++++ GIVEN RECORDS ++++

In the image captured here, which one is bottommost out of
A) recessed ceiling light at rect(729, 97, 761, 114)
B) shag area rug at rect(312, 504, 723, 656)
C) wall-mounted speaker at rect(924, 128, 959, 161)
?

++++

• [WORK TO DO]: Reproduce the rows above verbatim, preserving every line without alteration.

• [OUTPUT FOR THIS EXERCISE]:
In the image captured here, which one is bottommost out of
A) recessed ceiling light at rect(729, 97, 761, 114)
B) shag area rug at rect(312, 504, 723, 656)
C) wall-mounted speaker at rect(924, 128, 959, 161)
?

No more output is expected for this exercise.